Misumisou and its bleak outlook on bullying and revenge

A girl has been bullied throughout her last year of school, before her graduation. She hopes to wait patiently until it ends. If only things were that easy.

There’s an ugly sense of realism in this manga if you look past the ridiculous and edgy violence.

A revenge manga that doesn’t glorify revenge is a revenge story done well. It’s frustrating, but it’s a reflection of real life. Is Misumisou exaggerated? Dramatised? Sure, a lot of the violence present feels unnecessary and too much at times, and the facial expressions of its characters only act to serve in its seemingly obnoxious edginess. Nevertheless, it’s in this exaggeration that accurately depicts the ugliness of revenge. It’s been shown time and time again that revenge doesn’t bring anything positive for the victim. It doesn’t rewind time nor does it resurrect the dead. It’s a temporarily satisfying feeling, and in this case, none of it was satisfying for the protagonist, Haruka.

Rensuke Oshikiri creates an ugly and tragic story of Haruka, bullied and pushed to the brink of her sanity. She doesn’t feel anything besides pain. Even when the revenge portion of this story begins, it’s nothing but hurt. The seemingly low quality art style greatly emphasises this feeling, depicting a bleak and fleeting environment. The setting, a town with a decreasing population, work to visualise the emptiness and meaningless view of life. Misumisou is anything but happy.
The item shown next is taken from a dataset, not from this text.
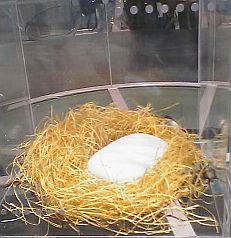 鳥の巣の中の白きPENCK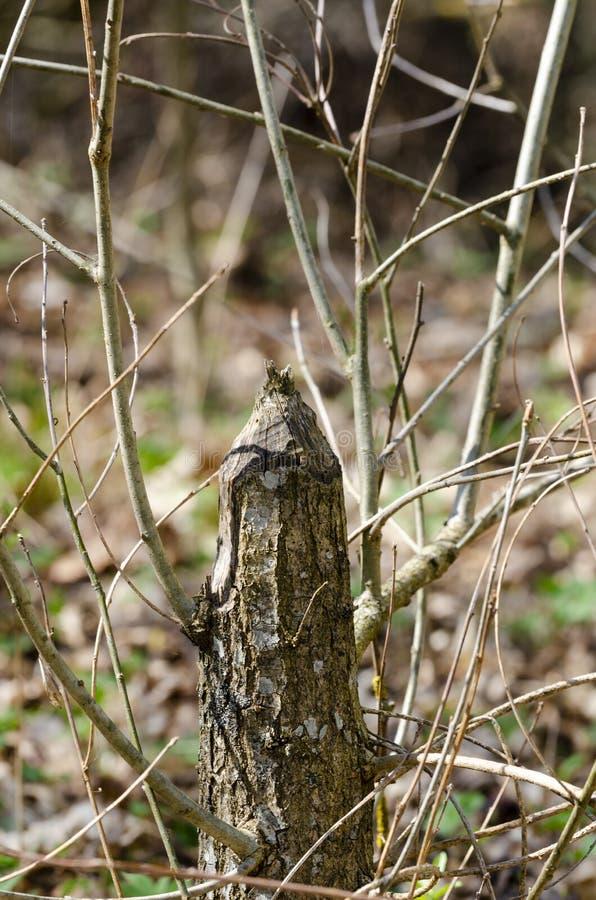 L'arbre a rongé et s'est renversé vers le bas par des castors image libre de droits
Haruka is a victim, and so is everyone else to a certain degree. Every one of the bullies get their own tragic backstory that works to effectively create a moral standstill between them and the victim. When they get their just karma, it never feels fulfilling, and Oshikiri conveys this feeling well through Haruka’s unfazed and unsatisfied mannerism. Bullying is something anyone can relate to, whether it be physically or verbally, and while Misimisou seems like a fantasy compared to everyday real life, it’s not a stretch to say that it CAN happen. Maybe not in a fictionalized manga, but there’s a reason school shootings exist and a lack of action from the school system only enables this pattern of tragedy.

Revenge and bullying are ugly topics, but Misumisou is able to give a gripping and suspenseful story surrounding these themes, never shying away from the extreme but still always being grounded in reality. It’s painful, but it’s in this pain that makes it worth a read.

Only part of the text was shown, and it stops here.